Your instructions:
Starting at the line with "A: Gazellethomsons (thomson's" in it, reproduce each line below through the last one, exactly, and include nothing else.

Stored data:

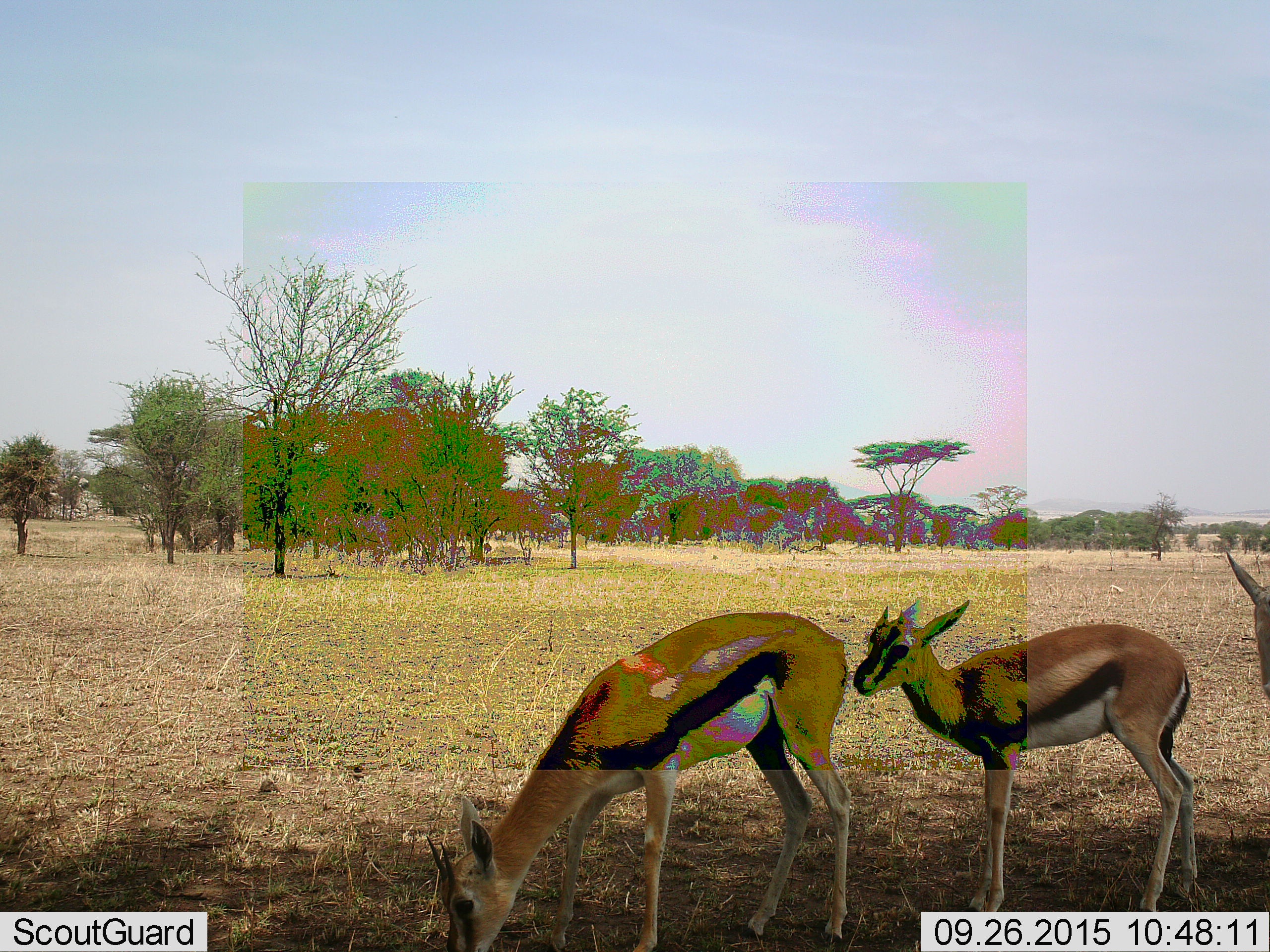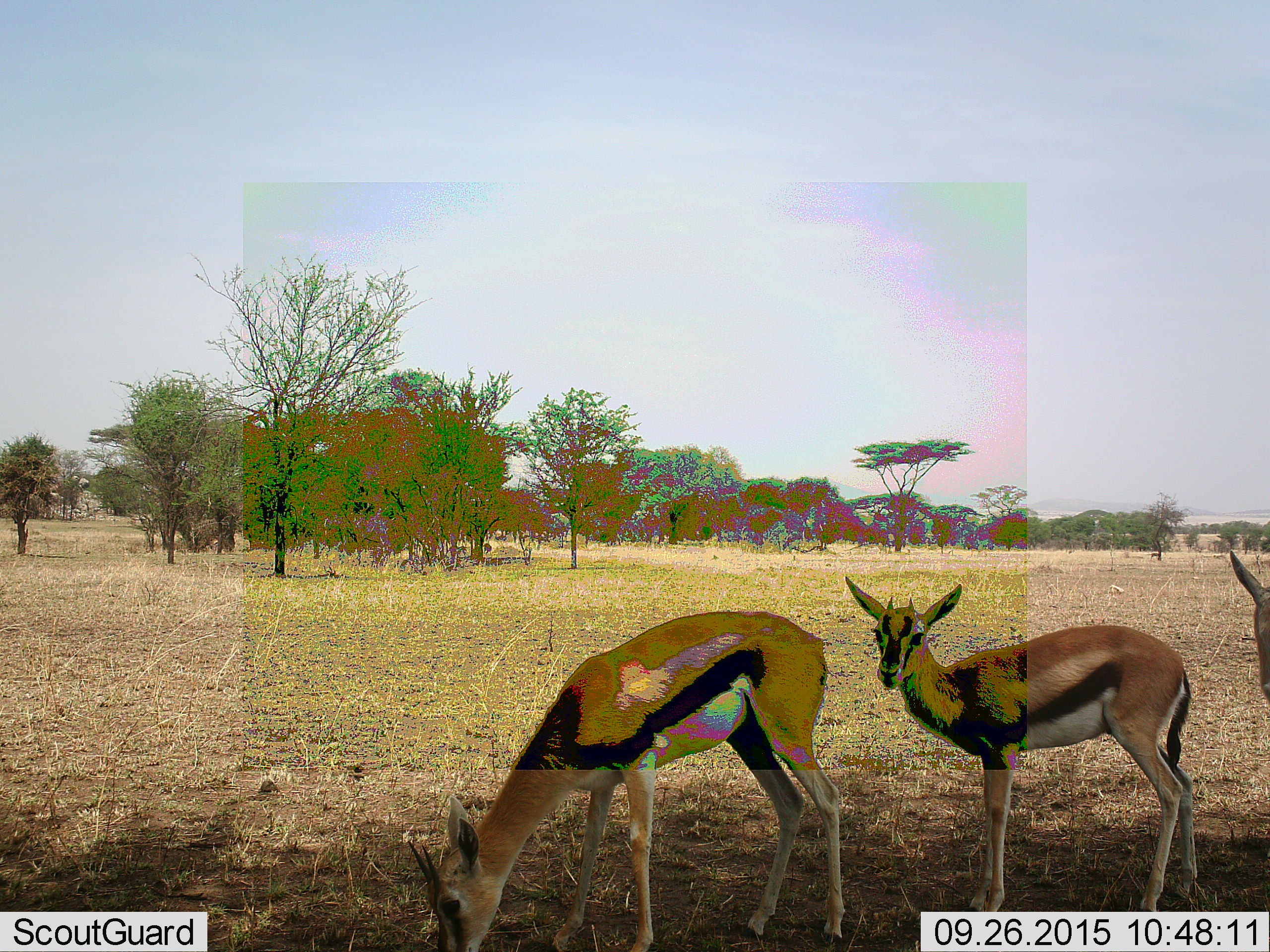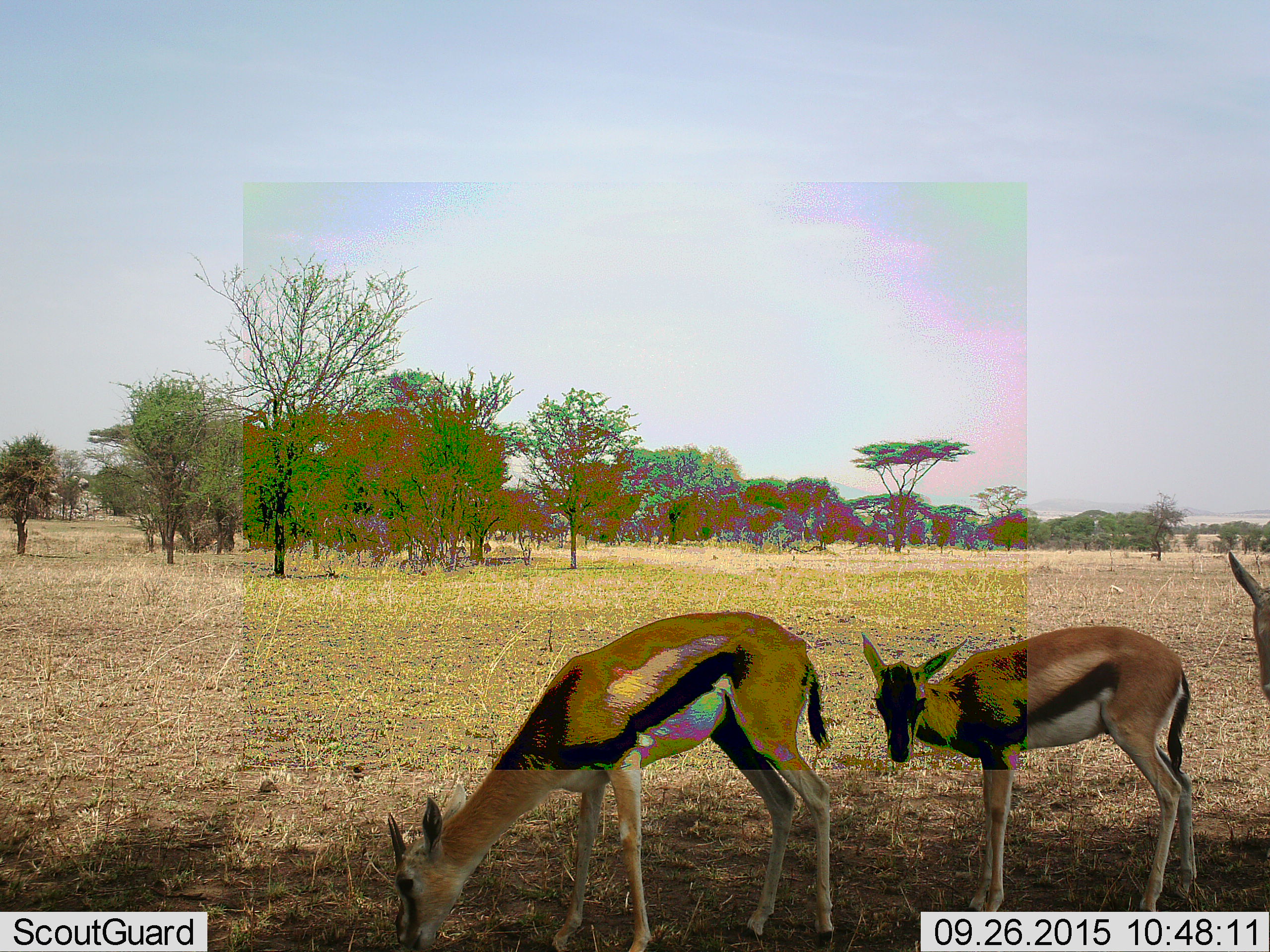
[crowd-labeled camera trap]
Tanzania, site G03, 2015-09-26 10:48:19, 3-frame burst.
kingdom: Animalia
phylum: Chordata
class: Mammalia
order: Artiodactyla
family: Bovidae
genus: Eudorcas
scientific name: Eudorcas thomsonii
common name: thomson's gazelle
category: gazellethomsons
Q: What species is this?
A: Gazellethomsons (thomson's gazelle) (Eudorcas thomsonii).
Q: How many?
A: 3.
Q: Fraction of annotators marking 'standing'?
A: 75%.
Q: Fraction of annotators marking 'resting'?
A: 0%.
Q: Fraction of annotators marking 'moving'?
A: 19%.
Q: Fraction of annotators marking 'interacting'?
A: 6%.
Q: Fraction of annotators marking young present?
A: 75%.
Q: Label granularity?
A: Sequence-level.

Reply:
A: Gazellethomsons (thomson's gazelle) (Eudorcas thomsonii).
Q: How many?
A: 3.
Q: Fraction of annotators marking 'standing'?
A: 75%.
Q: Fraction of annotators marking 'resting'?
A: 0%.
Q: Fraction of annotators marking 'moving'?
A: 19%.
Q: Fraction of annotators marking 'interacting'?
A: 6%.
Q: Fraction of annotators marking young present?
A: 75%.
Q: Label granularity?
A: Sequence-level.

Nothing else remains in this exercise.